Brief text snippets from websites:
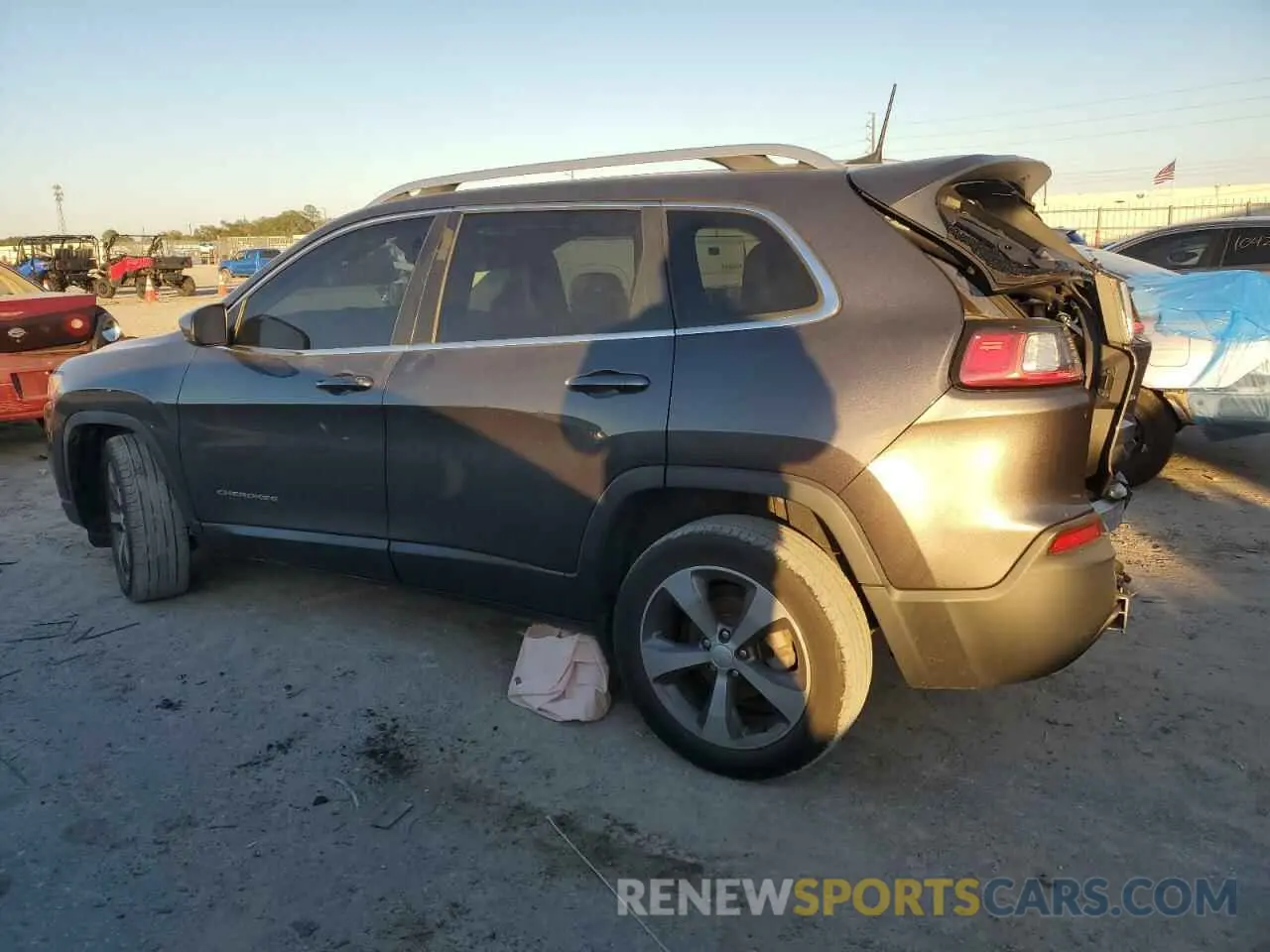 2 Фотография поврежденного автомобиля 1C4PJLDB5KD444186 JEEP GRAND CHER 2019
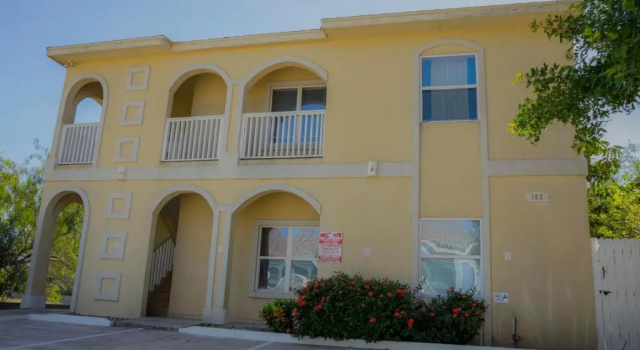 Clean Pool Walk to Beach - Pet Ok - Ground Floor, Забронировать Дом для отпуска Виллы Саут-Падре-Айленд, Вилла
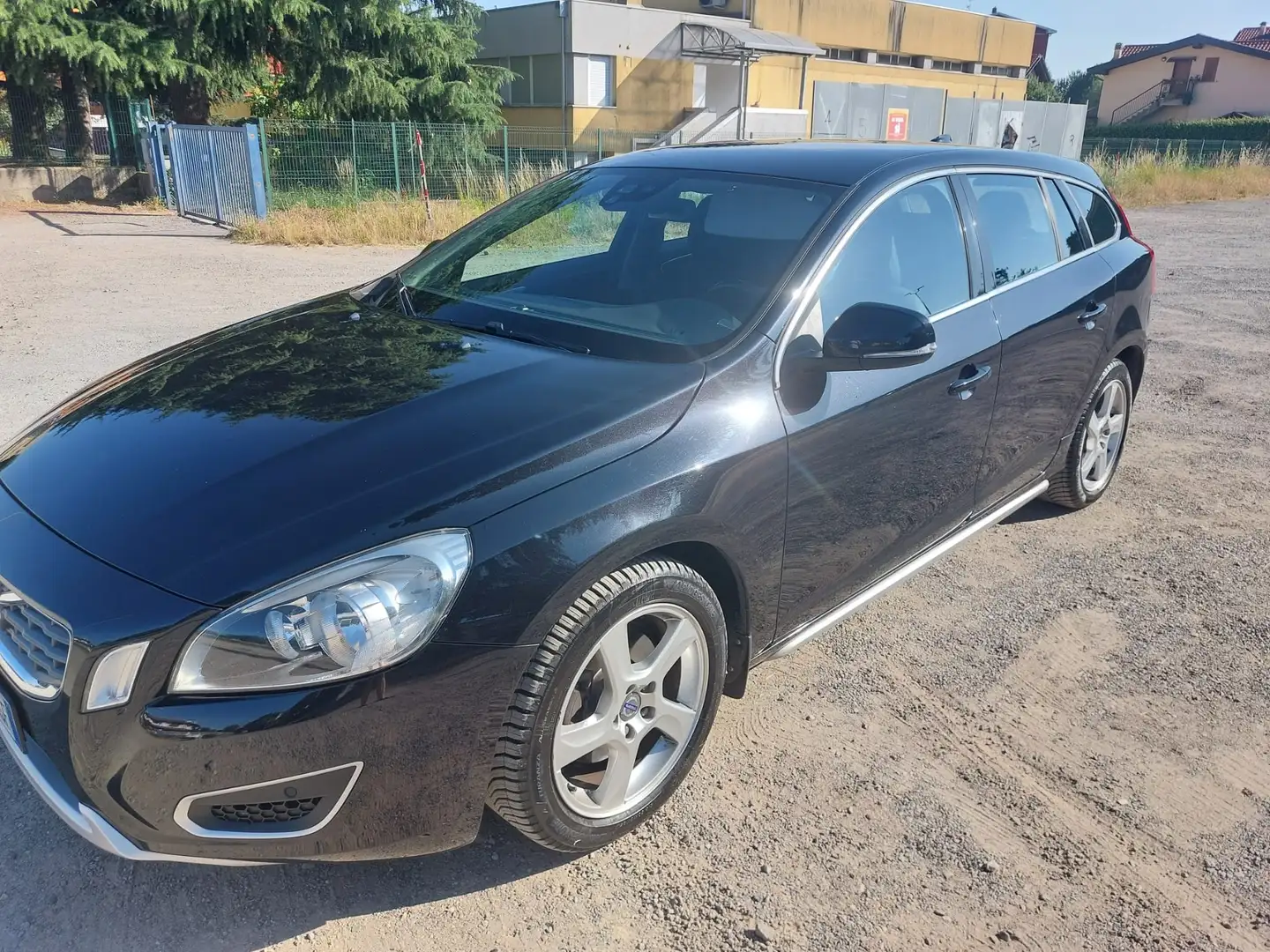 Volvo V60 V60 I 2010 2.0 d4 ved (d3) Momentum geartronic Nero - 2
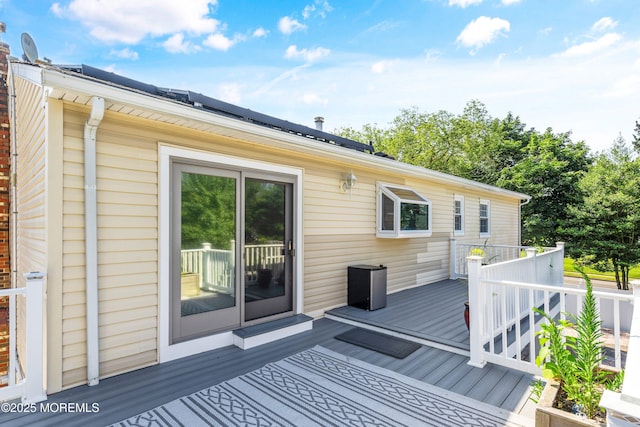 5 Maplecrest Ct, Toms River, NJ 08753 - view of wooden terrace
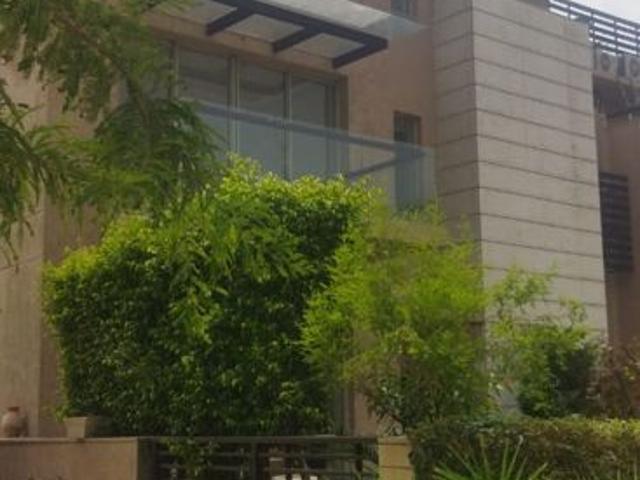 Resale | 5 BHK + Pooja Room,Servant Room 6750 Sq.Ft. Villa in Unitech Uniworld Resorts The Residences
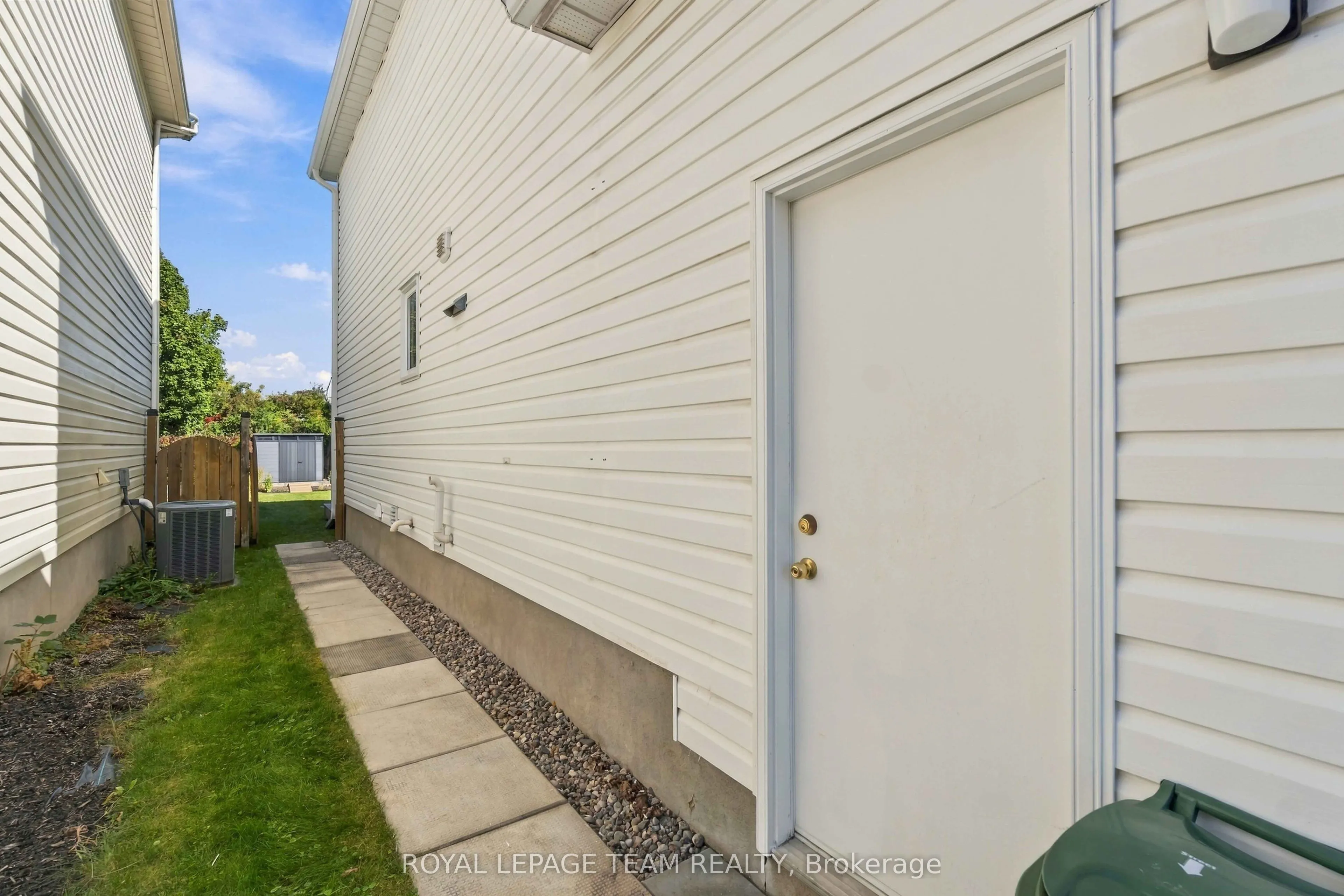 1938 La Chapelle Street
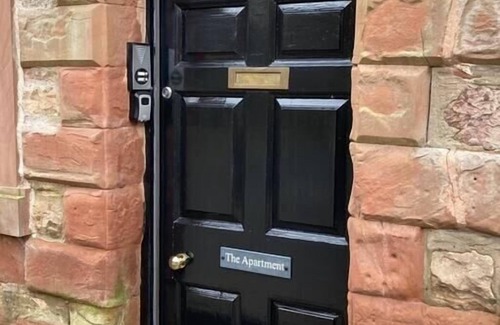 Dufton Apartment | Amazing 2BD Apartment -Upper floors of Dufton Hall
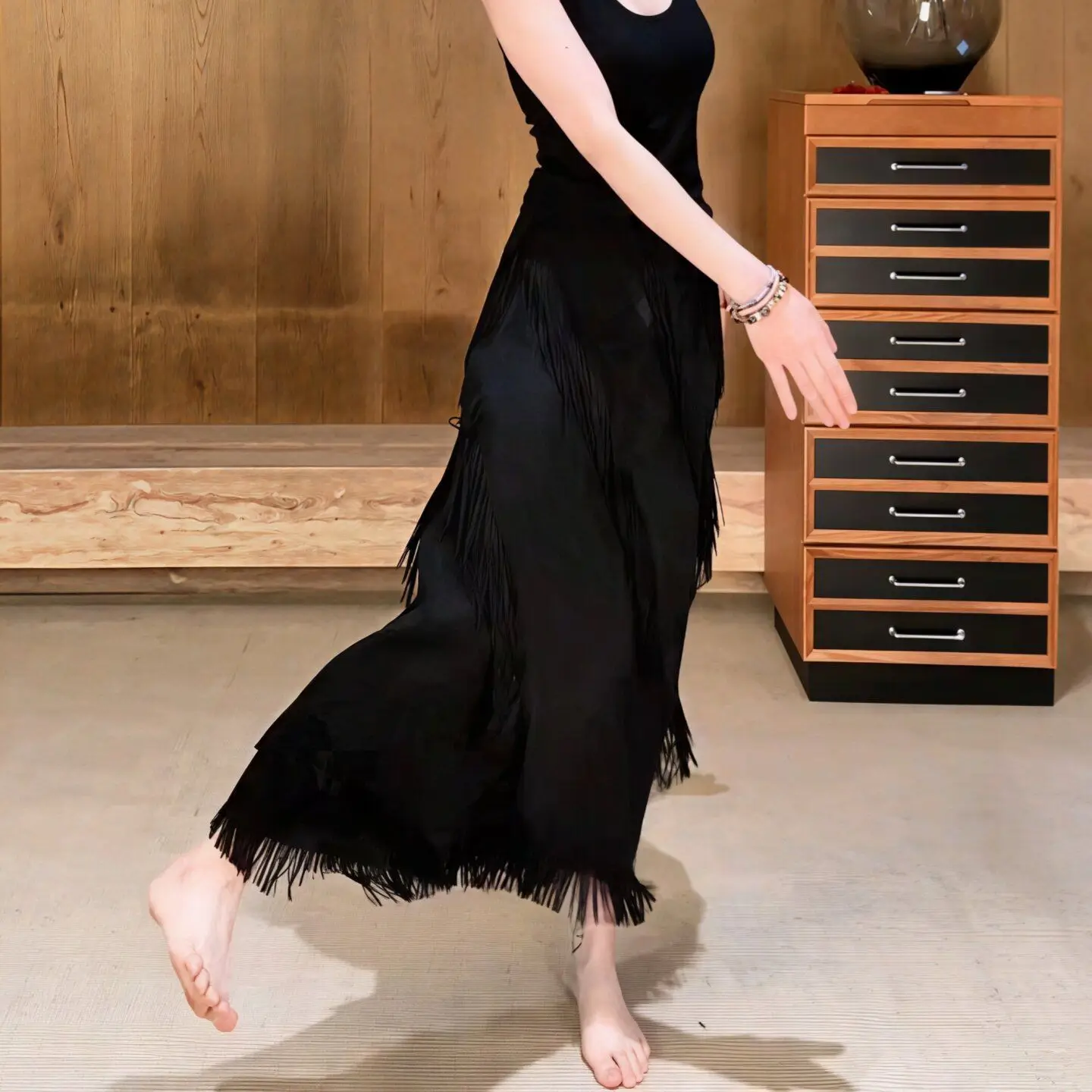 Niche black design fringed skirt 2026 new summer fashion cross-show thin skirt long hanging feeling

> [TASK DESCRIPTION]:
Copy each of the records above word for word, leaving the pictures out.

> [EXPECTED ANSWER]:
 2 Фотография поврежденного автомобиля 1C4PJLDB5KD444186 JEEP GRAND CHER 2019
 Clean Pool Walk to Beach - Pet Ok - Ground Floor, Забронировать Дом для отпуска Виллы Саут-Падре-Айленд, Вилла
 Volvo V60 V60 I 2010 2.0 d4 ved (d3) Momentum geartronic Nero - 2
 5 Maplecrest Ct, Toms River, NJ 08753 - view of wooden terrace
 Resale | 5 BHK + Pooja Room,Servant Room 6750 Sq.Ft. Villa in Unitech Uniworld Resorts The Residences
 1938 La Chapelle Street
 Dufton Apartment | Amazing 2BD Apartment -Upper floors of Dufton Hall
 Niche black design fringed skirt 2026 new summer fashion cross-show thin skirt long hanging feeling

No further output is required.